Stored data
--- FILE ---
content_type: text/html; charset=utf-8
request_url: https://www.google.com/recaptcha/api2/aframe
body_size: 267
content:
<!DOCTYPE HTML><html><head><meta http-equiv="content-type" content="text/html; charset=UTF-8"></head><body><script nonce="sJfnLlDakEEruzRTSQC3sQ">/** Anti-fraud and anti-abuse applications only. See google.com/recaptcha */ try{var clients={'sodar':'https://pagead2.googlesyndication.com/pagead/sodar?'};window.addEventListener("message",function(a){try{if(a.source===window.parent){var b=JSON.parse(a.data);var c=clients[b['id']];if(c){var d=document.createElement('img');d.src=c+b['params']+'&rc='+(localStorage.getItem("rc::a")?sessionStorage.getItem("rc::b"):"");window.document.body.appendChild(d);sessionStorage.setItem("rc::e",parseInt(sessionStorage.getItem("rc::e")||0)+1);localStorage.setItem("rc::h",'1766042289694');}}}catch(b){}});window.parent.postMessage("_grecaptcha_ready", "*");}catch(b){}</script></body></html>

- _TRY IT_: Transcribe the records above exactly.

- _ANSWER SECTION_:
--- FILE ---
content_type: text/html; charset=utf-8
request_url: https://www.google.com/recaptcha/api2/aframe
body_size: 267
content:
<!DOCTYPE HTML><html><head><meta http-equiv="content-type" content="text/html; charset=UTF-8"></head><body><script nonce="sJfnLlDakEEruzRTSQC3sQ">/** Anti-fraud and anti-abuse applications only. See google.com/recaptcha */ try{var clients={'sodar':'https://pagead2.googlesyndication.com/pagead/sodar?'};window.addEventListener("message",function(a){try{if(a.source===window.parent){var b=JSON.parse(a.data);var c=clients[b['id']];if(c){var d=document.createElement('img');d.src=c+b['params']+'&rc='+(localStorage.getItem("rc::a")?sessionStorage.getItem("rc::b"):"");window.document.body.appendChild(d);sessionStorage.setItem("rc::e",parseInt(sessionStorage.getItem("rc::e")||0)+1);localStorage.setItem("rc::h",'1766042289694');}}}catch(b){}});window.parent.postMessage("_grecaptcha_ready", "*");}catch(b){}</script></body></html>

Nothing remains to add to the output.